Was du mir bist, Kann staunend ich nur fassen,

Wenn mir sich zeigt, was ohne dich ich war.


Du bist der holde Lenz, der neu mich schmückte,

Der mir verjüngt der Zweig und Aeste Saft:

—Richard Wagner.

II
THE MUSIC

One is filled with admiration at Wagner’s deft use of thematic material in the score of Parsifal. Despite the exegetical enthusiasm of von Wolzogen, Heintz, and Kufferath, a very few motives suffice the master for his polyphonic skill in development. And they are principally in the prelude—now unhappily a familiar concert room number. I say unhappily because no composer’s music is less adapted to concert than Wagner’s. Divorced from the context of gesture, speech, scenic display, his music becomes all profile. One misses the full, rich, significant glance of the eye. Wagner is a weaver, not a form-maker. He can follow a dramatic situation, or burrow deeply into the core of morbid psychology; but let him attempt to stand alone, to write music without programme or the fever of the footlights—then he is the inferior of several men, the inferior of Liszt, Tschaïkowsky, and Richard Strauss; not to mention Beethoven, Schubert, or Chopin. I know that this opinion ill accords with the belief of many, yet I do not think it can be disputed. His preludes and overtures, containing as they do the leading motives of his dramas, are of interest only for that reason. Considered as absolute music they are not noteworthy, notwithstanding their coloring and grandiose themes. So is it with Parsifal—even more so. The work preëminently smells of the lamp. It lacks spontaneity.
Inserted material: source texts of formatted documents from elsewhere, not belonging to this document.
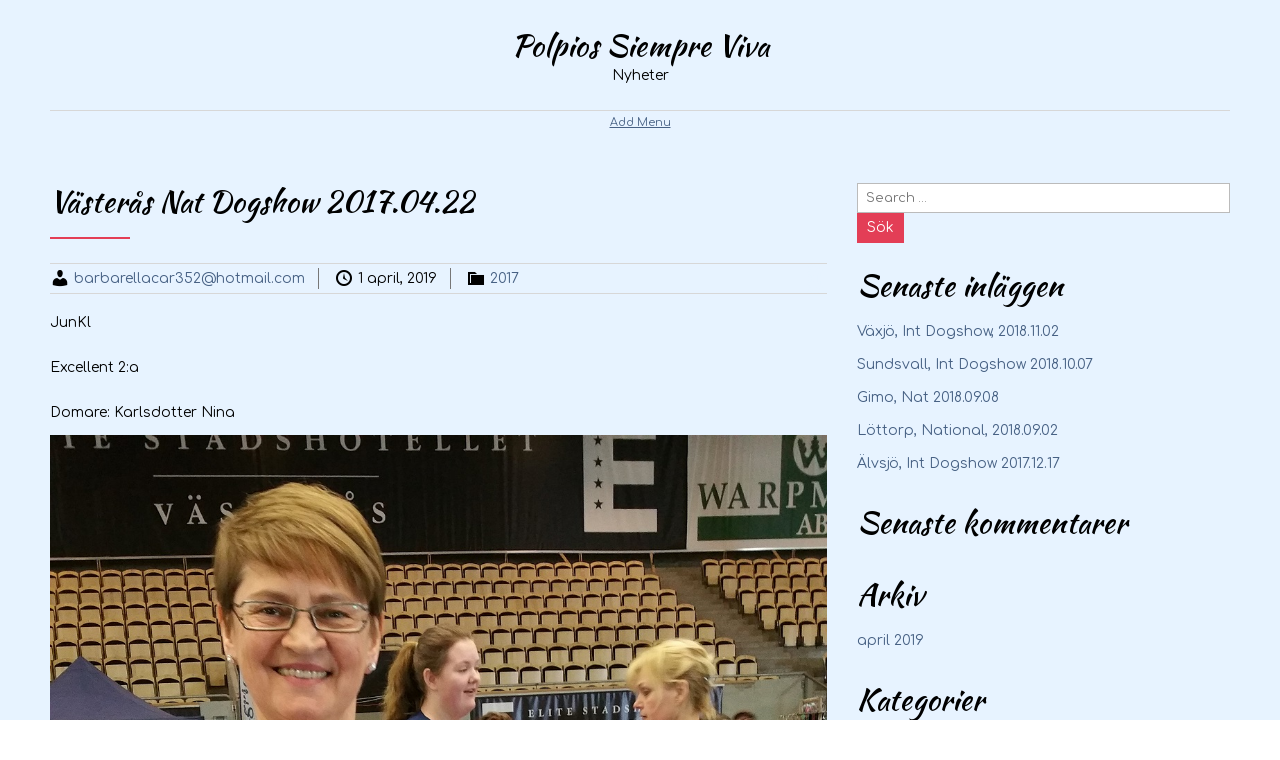

--- FILE ---
content_type: text/javascript
request_url: https://usercontent.one/wp/news.polpiossiempreviva.com/wp-content/themes/fashion-stylist/assets/min-js/script.min.js?ver=0.2.10
body_size: 603
content:
!function(e){jQuery.each(jQuery("#sticky_menu").find("li.menu-item-has-children"),function(e,o){jQuery(o).append("<i />")}),jQuery(".slick-slides").slick({adaptiveHeight:!1,autoplay:!0,infinite:!0,speed:500,fade:!0,cssEase:"linear",arrows:!1}),jQuery("#sticky_menu").find("li.menu-item-has-children i").bind("click",function(){jQuery(this).parent().find(".sub-menu").first().slideToggle("fast").parent().toggleClass("expanded")}),jQuery(".menu-toggle, .sticky_menu_collapse").bind("click",function(){jQuery("#page").hasClass("shifted")?jQuery("#page").removeClass("shifted"):jQuery("#page").addClass("shifted")}),jQuery("#booking_form").bind("submit",function(e){console.log("Please wait..."),e.preventDefault?e.preventDefault():e.returnValue=!1;var o=one_ajax.msg;jQuery(".form_message").slideUp().text(""),jQuery("#booking_form").find('input[type="submit"]').attr("disabled","disabled").val(o);var i=one_ajax.ajaxurl,n=one_ajax.send,a=jQuery("#booking_form").find(".booking_email").val(),t=jQuery("#booking_form").find(".booking_name").val(),r=jQuery("#booking_form").find("#booking_service option:selected").val(),l=jQuery("#booking_form").find(".booking_msg").val(),s=jQuery("#booking_form").find("#contact_subject").val(),u=jQuery("#booking_form").find("#contact_recipient").val(),d=jQuery("#booking_form").find("#label_1").val(),f=jQuery("#booking_form").find("#label_2").val(),m=jQuery("#booking_form").find("#label_3").val(),_=jQuery("#booking_form").find("#label_5").val(),b=jQuery("#booking_form").find("#validate_nonce").val();data={action:"send_contact_form",name:t,email:a,service:r,message:l,subject:s,recipient:u,label_1:d,label_2:f,label_3:m,label_5:_,validate_nonce:b},jQuery.post(i,data,function(e){"error"==e.type?(jQuery("#booking_form").find('input[type="submit"]').removeAttr("disabled").val(n),jQuery(".form_message").html(e.text).slideDown(),console.log(e.text)):"success"==e.type?(jQuery("#booking_form").find('input[type="submit"]').removeAttr("disabled").val(n),jQuery("#booking_form").trigger("reset"),jQuery(".form_message").html(e.text).slideDown(),console.log(e.text)):(jQuery("#booking_form").find('input[type="submit"]').removeAttr("disabled").val(n),jQuery(".form_message").html(e.text).slideDown(),console.log(e.text))},"json")})}(jQuery);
Its subject is extremely undramatic. Nothing happens for several hours,—nothing but discourses, philosophical and retrospective. Never has Wagner so laboriously built a book. It is a farrago of odds and ends, the very dust-bin of his philosophies, beliefs, vegetarian, anti-vivisection, and other fads. You see unfold before you a nightmare of characters and events. Without simplicity, without lucidity, without naturalness—Wagner is the great anti-naturalist among composers—this book, through which has been sieved Judaism, Buddhism, Christianity, Schopenhauerism, astounds one by its puerility, its vapidity. Yet because of his musical genius, Wagner is able to float this inorganic medley, and at times makes it almost credible. It is an astounding feat of the old hypnotist—for hypnotist he is in Parsifal as in no other composition. By sheer force of his musical will, this Klingsor of Bayreuth hypnotizes his hearers with two or three themes not of themselves remarkable, as Charcot controls his patients with a shining mirror.

Wagner always selected librettos that threw up a lot of dust for the erudite. His Tristan demands much delving, and with the Ring and its complementary literature we shall never finish. The plain fact in the case is this: Parsifal, despite all its wealth of legend, its misty, poetic allusiveness, its manufactured mysticism, is simple old-fashioned opera. And its verse quâ verse is very bad. The Wagnerites reject this statement as does the devil holy water. Supposing you enter the Wagner theatre, your brain cells unencumbered with the memories of Perceval, Parzival, Parsifal, Fal-Parsi, and the rest of the philological mystification, what do you see?—and remember that the ideal drama should set forth without previous knowledge or explanation its dramatic content.

You see an old-fashioned and very tedious opera—setting aside some of the music; and there is throughout an abuse of the tremolo that sounds suspiciously Italian. You see a lot of women-hating men, deceiving themselves with spears, drugs, old goblets, all manners of juggling formulas, and yet being waited upon by a woman—a poor, miserable witch. You see a silly youth treated as if he had murdered a human being because he shot a swan. You see this same dead bird borne away on a litter of twigs, to noble, impressive music like a feathered Siegfried. Surely Wagner was without a sense of the humorous; or was he parodying his own Death of Siegfried, as Ibsen parodied Ibsen in A Wild Duck? You see a theatrically imposing temple, modelled after the Duomo of Siena, wherein a maniacal King raves over an impossible wound, and performs ceremonies recalling the Roman Catholic communion service. In Act II you are transported to the familiar land of Christmas pantomime. There a bad magician seeks to destroy the castle of the noble knights, and evokes a beautiful phantom to serve his purpose. There are spells, incantations, blue lights, screaming that makes the blood run cold, and the whole bagful of tricks that Weber, Marschner, and even Mozart delighted in. Follows fast the magic garden, and the sirens with rose petals on head. The foolish boy still eludes temptation. Even the beautiful witch cannot lure him. All is fairy play, pantomimic transformations, castles that crumble, thunder-riven gardens, and the whizzing of a malignant lance. Even that old Gounod ruse, the sign of the cross, is employed, and with overpowering effect. Now what possesses a generation which knows Darwin, has read Herbert Spencer, and can follow with delight the unerring logic of events that unroll themselves in the Ibsen plays—what possesses this generation of ours to sit enthralled before all this nebulosity?